__Document section__.
+---+

# is it real??



## hublot (Nov 22, 2011)

hello
i really like the this model but i never seen it in person while i came across selling thread...what do you think?


----------



## Autobot1985 (Jul 4, 2011)

Doesn't look genuine to me. Imo.

Sent from my motorola atrix 4g via tapatalk


----------



## mikemargolis (Nov 14, 2009)

Please publish the numbers on the back.

Mike Margolis
Hublot of America


----------



## christianj (Jul 14, 2010)

As a Hublot owner I think it's funny how all the people that post "is it real or fake" posts on this forum are newbie members with no posts. Seems like people are trying to get input into if the fakes they have created are good fakes or not. Just my two cents worth and I think it's a waste of Mike's precious time. Sorry if I offended the OP but it just seems like we have had way too many of these types of posts from newbies lately.


----------



## hublot (Nov 22, 2011)

thats really not the case...
i always liked this model and i tried to found some pictures on the net but there are no pictures of this one.only the rg model..
never saw one in person so i dont really know how its suppose to look like.

+---+

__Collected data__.
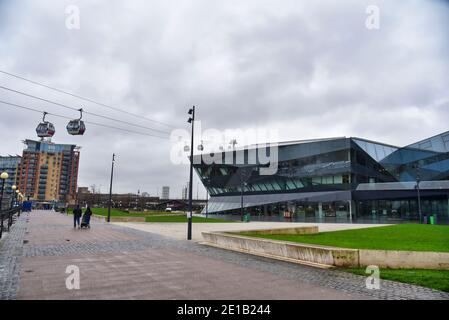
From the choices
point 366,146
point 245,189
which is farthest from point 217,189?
point 366,146

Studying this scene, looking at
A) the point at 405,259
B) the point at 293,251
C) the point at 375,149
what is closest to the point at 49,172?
the point at 375,149

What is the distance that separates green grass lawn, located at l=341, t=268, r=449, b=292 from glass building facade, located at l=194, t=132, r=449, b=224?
3723 centimetres

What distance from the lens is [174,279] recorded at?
7766 mm

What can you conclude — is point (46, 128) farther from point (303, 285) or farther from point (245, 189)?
point (245, 189)

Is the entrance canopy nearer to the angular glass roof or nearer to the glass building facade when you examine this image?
the glass building facade

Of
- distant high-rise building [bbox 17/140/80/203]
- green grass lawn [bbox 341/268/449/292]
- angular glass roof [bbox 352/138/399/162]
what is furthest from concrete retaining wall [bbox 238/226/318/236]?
distant high-rise building [bbox 17/140/80/203]

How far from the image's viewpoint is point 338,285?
746 centimetres

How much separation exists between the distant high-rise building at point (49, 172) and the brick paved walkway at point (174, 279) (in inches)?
5696

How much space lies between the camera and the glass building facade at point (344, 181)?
47938 mm

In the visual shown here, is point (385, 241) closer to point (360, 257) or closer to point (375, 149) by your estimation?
point (360, 257)

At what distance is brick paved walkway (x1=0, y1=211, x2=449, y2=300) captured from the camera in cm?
646

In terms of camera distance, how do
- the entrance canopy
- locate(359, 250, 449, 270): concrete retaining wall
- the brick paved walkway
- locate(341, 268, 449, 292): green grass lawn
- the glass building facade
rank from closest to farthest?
the brick paved walkway → locate(341, 268, 449, 292): green grass lawn → locate(359, 250, 449, 270): concrete retaining wall → the glass building facade → the entrance canopy
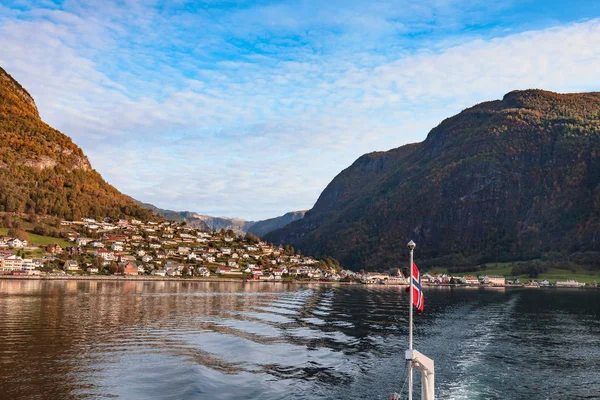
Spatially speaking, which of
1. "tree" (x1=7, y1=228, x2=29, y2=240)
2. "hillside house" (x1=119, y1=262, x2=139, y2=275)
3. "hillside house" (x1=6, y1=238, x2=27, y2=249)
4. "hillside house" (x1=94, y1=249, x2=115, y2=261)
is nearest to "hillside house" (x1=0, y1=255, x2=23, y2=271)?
"hillside house" (x1=6, y1=238, x2=27, y2=249)

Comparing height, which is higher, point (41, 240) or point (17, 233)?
point (17, 233)

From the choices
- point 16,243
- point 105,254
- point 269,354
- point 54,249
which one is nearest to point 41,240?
point 54,249

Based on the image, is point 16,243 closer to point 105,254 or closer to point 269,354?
point 105,254

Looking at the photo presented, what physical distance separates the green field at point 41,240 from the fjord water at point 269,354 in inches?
4616

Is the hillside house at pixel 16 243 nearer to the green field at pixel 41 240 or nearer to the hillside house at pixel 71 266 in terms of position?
the green field at pixel 41 240

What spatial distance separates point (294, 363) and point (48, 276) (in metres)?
135

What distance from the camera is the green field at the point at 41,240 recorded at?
184 m

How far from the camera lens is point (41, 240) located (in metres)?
190

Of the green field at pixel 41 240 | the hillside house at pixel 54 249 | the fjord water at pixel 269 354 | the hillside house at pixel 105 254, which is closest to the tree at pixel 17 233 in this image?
the green field at pixel 41 240

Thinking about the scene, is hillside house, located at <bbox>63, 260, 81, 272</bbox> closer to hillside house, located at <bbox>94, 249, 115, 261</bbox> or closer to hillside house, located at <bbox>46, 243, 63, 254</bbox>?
hillside house, located at <bbox>46, 243, 63, 254</bbox>

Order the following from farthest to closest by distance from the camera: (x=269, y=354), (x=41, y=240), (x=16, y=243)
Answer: (x=41, y=240) → (x=16, y=243) → (x=269, y=354)

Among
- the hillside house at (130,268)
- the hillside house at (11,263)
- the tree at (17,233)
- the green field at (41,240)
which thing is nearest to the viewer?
the hillside house at (11,263)

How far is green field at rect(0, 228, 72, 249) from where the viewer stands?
603ft

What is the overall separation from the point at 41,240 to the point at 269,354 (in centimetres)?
17179
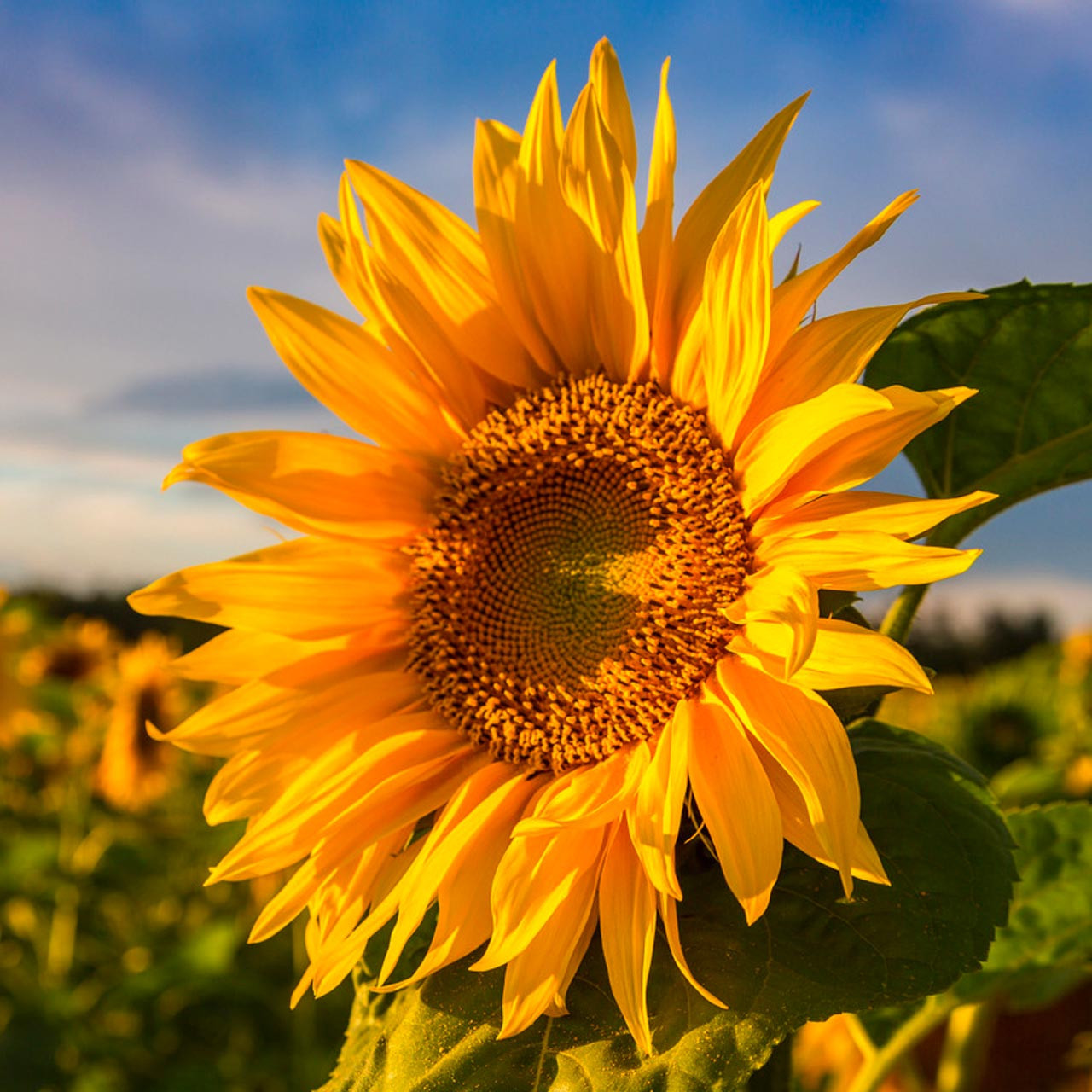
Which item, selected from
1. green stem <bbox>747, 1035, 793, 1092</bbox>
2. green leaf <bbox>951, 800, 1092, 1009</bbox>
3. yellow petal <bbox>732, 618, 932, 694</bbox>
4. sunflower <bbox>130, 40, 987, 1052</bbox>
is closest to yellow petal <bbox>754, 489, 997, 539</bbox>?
sunflower <bbox>130, 40, 987, 1052</bbox>

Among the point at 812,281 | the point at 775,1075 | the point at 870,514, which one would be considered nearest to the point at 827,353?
the point at 812,281

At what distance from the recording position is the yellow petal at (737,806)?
125 centimetres

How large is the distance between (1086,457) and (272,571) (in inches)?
46.5

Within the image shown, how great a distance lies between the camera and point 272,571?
1.64 metres

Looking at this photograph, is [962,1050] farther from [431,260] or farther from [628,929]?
[431,260]

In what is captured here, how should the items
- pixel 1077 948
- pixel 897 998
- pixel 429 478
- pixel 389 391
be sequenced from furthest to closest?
pixel 1077 948, pixel 429 478, pixel 389 391, pixel 897 998

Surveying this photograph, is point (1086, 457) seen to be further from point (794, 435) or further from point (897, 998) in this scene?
point (897, 998)

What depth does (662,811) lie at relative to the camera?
4.20 ft

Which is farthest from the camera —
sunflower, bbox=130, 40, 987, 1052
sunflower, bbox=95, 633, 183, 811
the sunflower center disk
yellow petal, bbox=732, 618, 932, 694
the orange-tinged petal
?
sunflower, bbox=95, 633, 183, 811

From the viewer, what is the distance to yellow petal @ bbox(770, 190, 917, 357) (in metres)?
1.33

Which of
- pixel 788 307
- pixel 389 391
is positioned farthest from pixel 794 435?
pixel 389 391

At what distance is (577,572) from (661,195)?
55 cm

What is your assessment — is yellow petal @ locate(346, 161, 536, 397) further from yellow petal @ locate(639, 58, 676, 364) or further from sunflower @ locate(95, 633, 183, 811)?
sunflower @ locate(95, 633, 183, 811)

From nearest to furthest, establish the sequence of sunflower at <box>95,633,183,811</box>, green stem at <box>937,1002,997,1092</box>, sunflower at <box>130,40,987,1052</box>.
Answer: sunflower at <box>130,40,987,1052</box> < green stem at <box>937,1002,997,1092</box> < sunflower at <box>95,633,183,811</box>
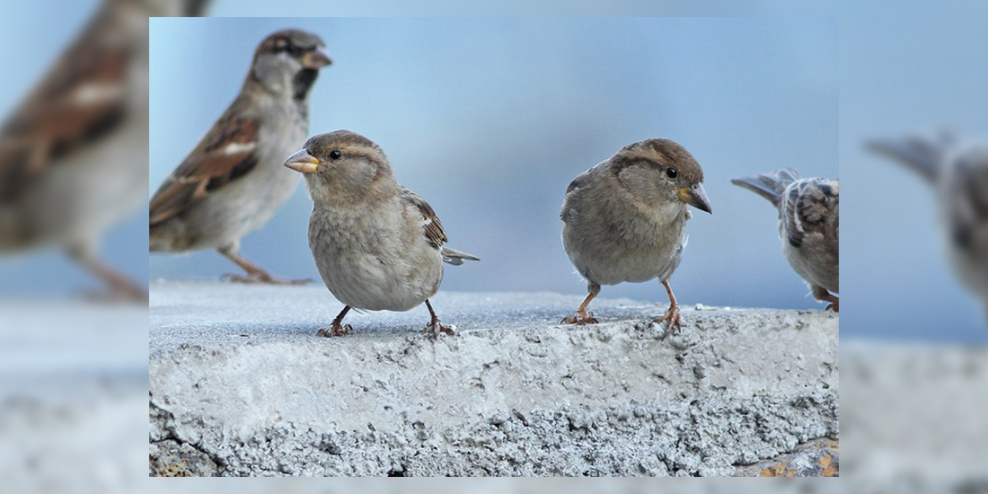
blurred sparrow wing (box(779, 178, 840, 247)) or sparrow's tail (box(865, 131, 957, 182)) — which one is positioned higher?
sparrow's tail (box(865, 131, 957, 182))

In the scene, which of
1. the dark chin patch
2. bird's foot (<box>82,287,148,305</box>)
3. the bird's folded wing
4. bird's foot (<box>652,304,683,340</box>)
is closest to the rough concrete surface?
bird's foot (<box>652,304,683,340</box>)

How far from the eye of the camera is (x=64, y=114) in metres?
2.53

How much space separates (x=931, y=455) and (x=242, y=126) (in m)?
2.61

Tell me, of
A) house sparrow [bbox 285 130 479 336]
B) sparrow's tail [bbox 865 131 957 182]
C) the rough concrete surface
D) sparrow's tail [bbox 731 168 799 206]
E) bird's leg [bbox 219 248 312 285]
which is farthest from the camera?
bird's leg [bbox 219 248 312 285]

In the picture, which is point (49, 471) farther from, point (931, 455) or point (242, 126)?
point (931, 455)

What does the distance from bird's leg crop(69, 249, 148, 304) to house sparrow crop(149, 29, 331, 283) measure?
32 centimetres

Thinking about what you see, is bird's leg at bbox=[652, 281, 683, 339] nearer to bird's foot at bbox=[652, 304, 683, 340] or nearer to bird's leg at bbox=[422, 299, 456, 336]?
bird's foot at bbox=[652, 304, 683, 340]

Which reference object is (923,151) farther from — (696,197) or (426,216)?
(426,216)

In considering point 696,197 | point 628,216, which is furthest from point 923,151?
point 628,216

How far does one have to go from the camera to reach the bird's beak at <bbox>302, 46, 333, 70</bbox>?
114 inches

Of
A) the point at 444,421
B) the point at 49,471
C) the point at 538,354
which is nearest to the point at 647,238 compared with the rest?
the point at 538,354

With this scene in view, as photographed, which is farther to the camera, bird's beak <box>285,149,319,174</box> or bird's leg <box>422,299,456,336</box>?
bird's leg <box>422,299,456,336</box>

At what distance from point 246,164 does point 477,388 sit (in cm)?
96

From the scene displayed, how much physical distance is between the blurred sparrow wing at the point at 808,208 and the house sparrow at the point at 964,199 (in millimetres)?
410
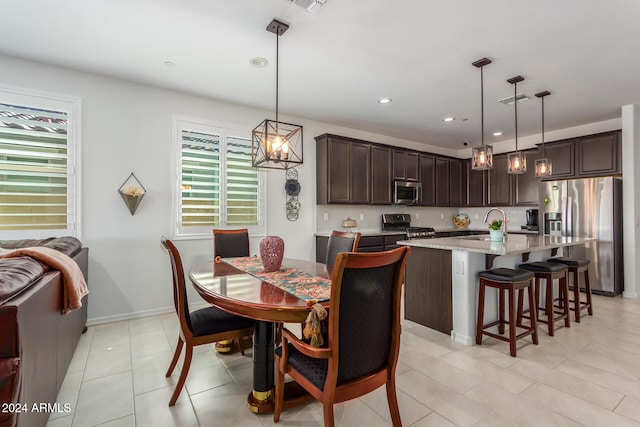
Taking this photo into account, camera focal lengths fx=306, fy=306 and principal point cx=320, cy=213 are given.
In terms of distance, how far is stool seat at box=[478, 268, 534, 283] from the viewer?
2564 millimetres

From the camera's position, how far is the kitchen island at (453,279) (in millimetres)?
2758

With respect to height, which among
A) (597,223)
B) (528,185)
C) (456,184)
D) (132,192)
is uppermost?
(456,184)

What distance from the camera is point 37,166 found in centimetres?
300

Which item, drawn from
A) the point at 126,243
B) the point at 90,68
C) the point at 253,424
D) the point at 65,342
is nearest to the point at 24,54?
the point at 90,68

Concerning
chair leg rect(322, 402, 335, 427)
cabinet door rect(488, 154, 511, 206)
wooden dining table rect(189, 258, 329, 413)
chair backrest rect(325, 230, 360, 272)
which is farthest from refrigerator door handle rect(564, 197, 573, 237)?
chair leg rect(322, 402, 335, 427)

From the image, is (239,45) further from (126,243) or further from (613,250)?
(613,250)

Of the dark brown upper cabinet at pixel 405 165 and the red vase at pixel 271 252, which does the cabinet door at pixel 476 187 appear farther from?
the red vase at pixel 271 252

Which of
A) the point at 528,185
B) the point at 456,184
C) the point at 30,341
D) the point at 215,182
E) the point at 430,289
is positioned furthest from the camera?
the point at 456,184

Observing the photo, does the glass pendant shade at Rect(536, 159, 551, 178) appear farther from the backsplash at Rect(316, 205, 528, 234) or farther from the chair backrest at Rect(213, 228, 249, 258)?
the chair backrest at Rect(213, 228, 249, 258)

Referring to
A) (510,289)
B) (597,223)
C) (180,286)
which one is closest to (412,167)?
(597,223)

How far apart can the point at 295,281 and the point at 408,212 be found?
14.9ft

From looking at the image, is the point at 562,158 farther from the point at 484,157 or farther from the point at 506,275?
the point at 506,275

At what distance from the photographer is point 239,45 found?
268 centimetres

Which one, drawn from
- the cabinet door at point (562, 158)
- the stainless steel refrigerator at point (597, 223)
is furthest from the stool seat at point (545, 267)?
the cabinet door at point (562, 158)
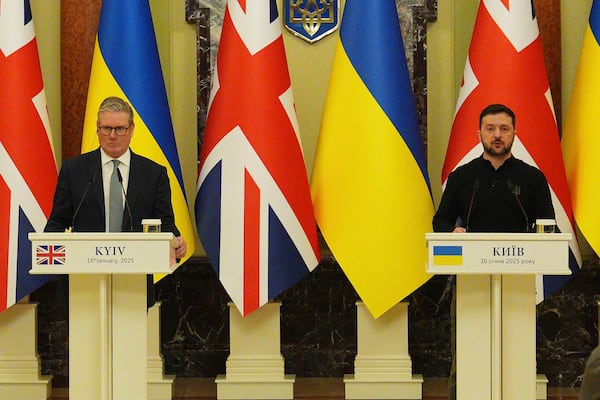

+---+

__Requirements__.
#1 Using the watch authenticity thread, decide whether each statement agrees with it, answering yes or no and quoting the deciding words: (a) The poster who started the thread has seen this model in person. (b) One reply asks for the numbers on the back to be published. (c) The poster christianj says he owns a Hublot.
#2 In the watch authenticity thread, what organization appears under Mike Margolis's name?

__Response list__.
#1
(a) No: "i never seen it in person"
(b) Yes: "Please publish the numbers on the back."
(c) Yes: "As a Hublot owner"

#2 Hublot of America